Home

Selasa, 25 Juni 2013

Amien Rais: BLSM banyak mudharatnya

(WOL Photo)
JAKARTA - Politisi senior Partai Amanat Nasional (PAN), Amien Rais, memberikan kritik terhadap kebijakan pemerintah membagi-bagi bantuan langsung sementara masyarakat (BLSM) sebagai kompensasi naiknya harga Bahan Bakar Minyak (BBM).

Kritikan itu disampaikan Amien Rais kepada Rakyat Merdeka Online disela-sela acara pelatihan Kokam dan SAR Pemuda Muhammadiyah di Rindam Jaya, Condet, Jakarta Timur, hari ini.

"Sejak dulu saya bersikap kritis kepada BLT hingga sekarang BLSM. Karena negara kita itu mungkin sendirian di dunia ini yang membagi uang tunai kepada sebagian rakyatnya sekalipun dengan tujuan mulia," ujarnya.

Lebih lanjut Amien juga membeberkan beberapa hal yang menyebabkan BLSM menjadi kontroversial. Pertama program tersebut bisa menjadi alat politik partai penguasa, kedua tidak edukatif, karena mendidik warga menjadi peminta-minta dan mengharap-harap belas kasihan, dan ketiga, tidak mau melakukan bersikeras mencari solusi masalah BBM.

Amien juga dengan tegas menyatakan jika sebaiknya bentuk bantuan seperti itu tidak boleh diulangi lagi oleh pemimpin manapun di masa mendatang.
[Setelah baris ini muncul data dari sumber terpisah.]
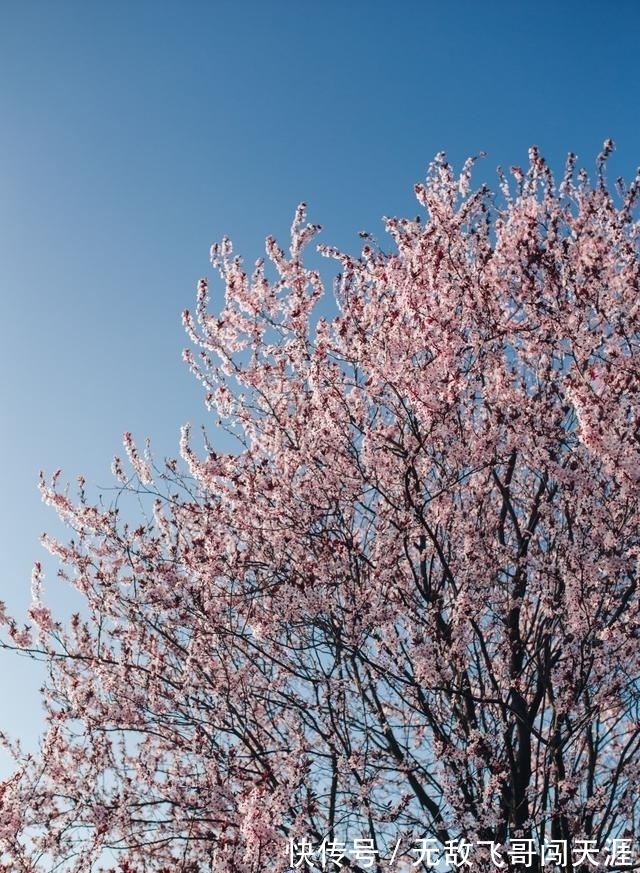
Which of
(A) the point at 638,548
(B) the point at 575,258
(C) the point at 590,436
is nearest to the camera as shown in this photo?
(C) the point at 590,436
"Lebih banyak mudharatnya daripada manfaatnya. Ini tidak boleh diulangi oleh Presiden manapun juga," tegas mantan Ketua MPR RI itu.
Di sisi lain, pemerintah juga melanggar pembukaan UUD 45 atas kenaikan harga bahan bakar minyak (BBM), kalau ternyata kebijakan itu menyengsarakan rakyat.

Dalam pembukaan UUD 45 disebutkan, memberikan kesejahteraan umum sebenarnya bukan tujuan bernegara tapi tugas negara. Jadi, kebijakan pemerintah itu bukan hanya melanggar pasal, tapi juga melanggar isi pembukaan UUD 45.

Demikian dikatakan pakar hukum tata negara Universitas Parahyangan Bandung, Jawa Barat, Asep Warlan Yusuf dalam liris yang diterima wartawan, hari ini.

Sebelumnya, Asep menyatakan, Presiden bisa dimakzulkan atau di-impeacht jika terbukti kebijakannya menaikkan harga BBM bersubdisi bikin rakyat sengsara. Presiden dapat diajukan ke MK oleh DPR dengan landasan terjadi pelanggaran pasal 33 UUD 45.

Lebih jauh dia menjelaskan, kalau hanya menguasai tapi tidak melaksanakan kewajiban, itu namanya bukan negara tapi penjajah. Karena hanya penjajah yang mau menguasai tanpa memberikan hak masyarakat.

“Sayangnya meski telah terjadi pelanggaran yang nyata-nyata oleh pemerintah, DPR yang adalah bagian dari Negara dan bertugas mengkontrol serta mewakili rakyat telah berubah menjadi wakil parpol.Terlebih dengan adanya koalisi atau Setgab pendukung pemerintahan," keluhnya.

"Rasanya sulit mengharapkan DPR mengajukan hal ini ke MK. Begitu juga dengan pengadilan umum, dengan dalih bahwa ini merupakan kebijakan politik yang tidak bisa disidangkan, pengadilan negeri dan PTUN pun menolak berbagai gugatan terkait hal-hal seperti ini,” imbuhnya.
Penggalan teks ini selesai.